The result should dispense with any notion that Bennett is somehow a ‘dull’ or ‘cosy’ writer – much of what he treats on here is raw, direct, emotional and brutally honest, not least in his description of the painful toll that mental ill-health and dementia has taken on his loved ones – and, by extension, him. From many writers this would make for very difficult reading but here of course it is leavened with such wit, skill and humanity that quite the opposite is true.
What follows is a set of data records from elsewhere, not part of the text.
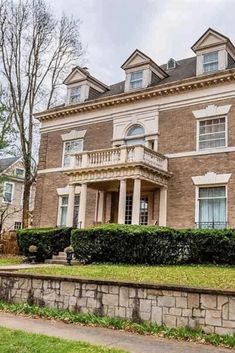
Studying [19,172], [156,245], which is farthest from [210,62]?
[19,172]

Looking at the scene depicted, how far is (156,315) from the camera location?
7680mm

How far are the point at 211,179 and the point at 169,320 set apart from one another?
12176 mm

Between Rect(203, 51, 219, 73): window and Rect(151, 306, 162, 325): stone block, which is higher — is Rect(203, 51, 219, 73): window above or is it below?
above

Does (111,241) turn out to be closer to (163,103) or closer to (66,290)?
(66,290)

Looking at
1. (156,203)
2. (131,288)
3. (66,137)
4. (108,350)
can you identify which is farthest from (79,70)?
(108,350)

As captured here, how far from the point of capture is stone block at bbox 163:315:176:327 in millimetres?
7461

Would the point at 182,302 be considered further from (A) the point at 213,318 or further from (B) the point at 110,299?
(B) the point at 110,299

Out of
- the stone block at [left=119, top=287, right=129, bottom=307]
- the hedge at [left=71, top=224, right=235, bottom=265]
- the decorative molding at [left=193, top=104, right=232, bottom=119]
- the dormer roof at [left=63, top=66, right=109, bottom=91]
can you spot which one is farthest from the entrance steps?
the dormer roof at [left=63, top=66, right=109, bottom=91]

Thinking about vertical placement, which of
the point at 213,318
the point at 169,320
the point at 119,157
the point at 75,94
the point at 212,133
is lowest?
the point at 169,320

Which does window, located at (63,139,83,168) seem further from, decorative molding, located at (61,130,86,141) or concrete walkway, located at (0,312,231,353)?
concrete walkway, located at (0,312,231,353)

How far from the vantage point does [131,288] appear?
8102mm

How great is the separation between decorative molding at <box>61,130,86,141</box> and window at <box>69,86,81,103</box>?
7.76 ft

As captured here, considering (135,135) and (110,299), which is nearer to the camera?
(110,299)

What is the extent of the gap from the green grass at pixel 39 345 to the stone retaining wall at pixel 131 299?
2025mm
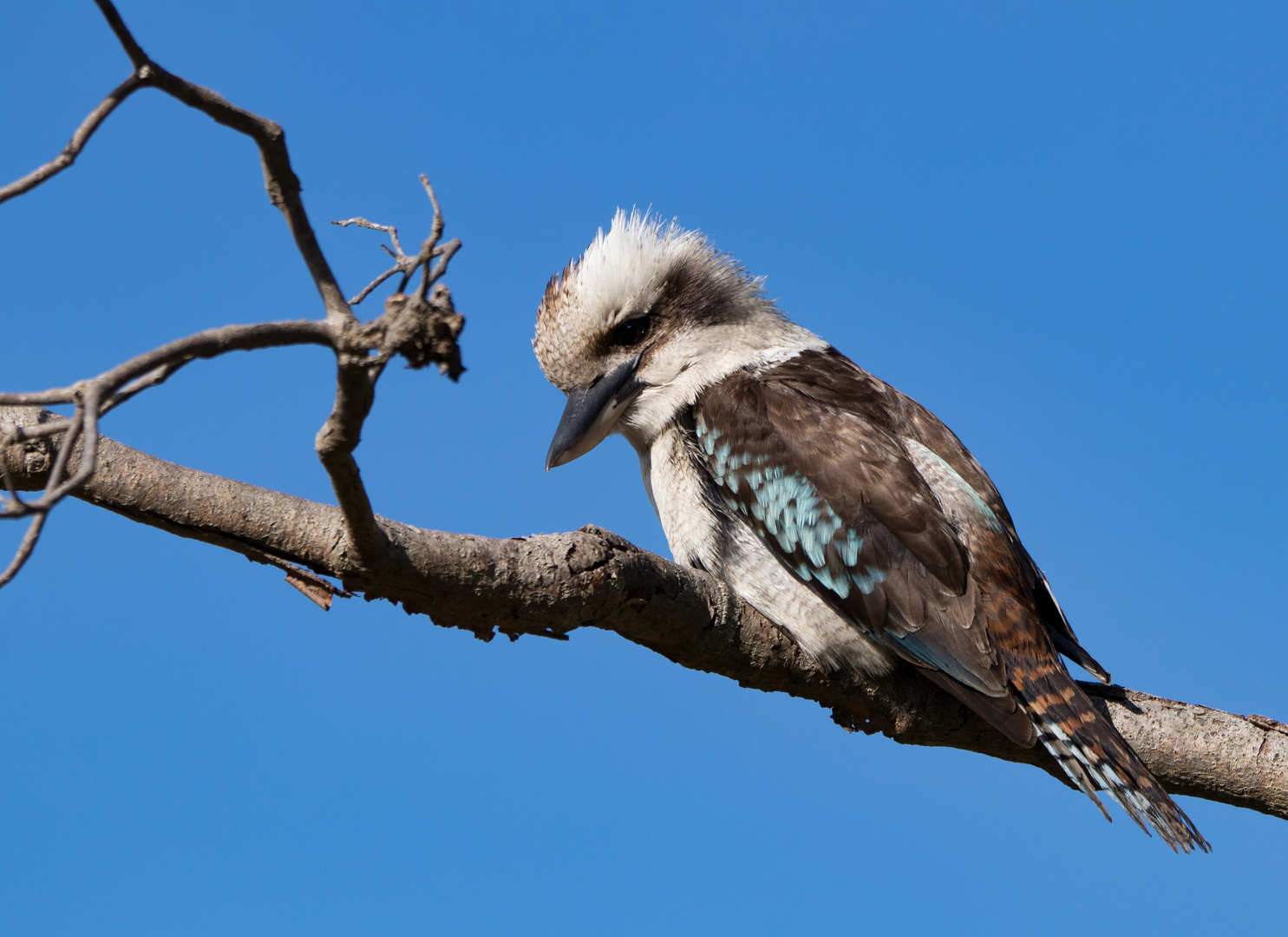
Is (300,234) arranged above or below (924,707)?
above

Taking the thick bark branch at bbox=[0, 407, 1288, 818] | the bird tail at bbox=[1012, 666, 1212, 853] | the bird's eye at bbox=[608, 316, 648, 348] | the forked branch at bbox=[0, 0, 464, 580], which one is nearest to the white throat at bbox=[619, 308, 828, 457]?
the bird's eye at bbox=[608, 316, 648, 348]

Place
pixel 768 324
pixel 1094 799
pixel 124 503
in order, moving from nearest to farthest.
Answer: pixel 124 503 → pixel 1094 799 → pixel 768 324

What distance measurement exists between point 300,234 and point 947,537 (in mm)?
2296

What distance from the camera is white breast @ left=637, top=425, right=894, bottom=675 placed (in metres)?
3.30

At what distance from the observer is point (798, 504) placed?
3.37 metres

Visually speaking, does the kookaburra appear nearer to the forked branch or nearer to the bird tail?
the bird tail

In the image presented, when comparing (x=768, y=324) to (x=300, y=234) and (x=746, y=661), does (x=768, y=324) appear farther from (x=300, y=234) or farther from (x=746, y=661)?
(x=300, y=234)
In the introduction he observes: “There is other stuff in the book which, while I was writing it anyway, I did not expect or want to see published in my lifetime. I had no objection to it being read, I just didn’t want to be in the room at the time… a death sentence, like moving house, meant the tidying had to be done and done quickly: there was a deadline. My earlier misgivings about what I was prepared to see published in my lifetime now seemed almost laughably irrelevant: none of it was likely to be published in my lifetime, so where was the problem?”
And I think that the imposition of this deadline, fortunately for all of us not Mr Bennett’s ultimate one, has produced a brilliant book. If life is too short to read rubbish, rest assured that you won’t be wasting a second here.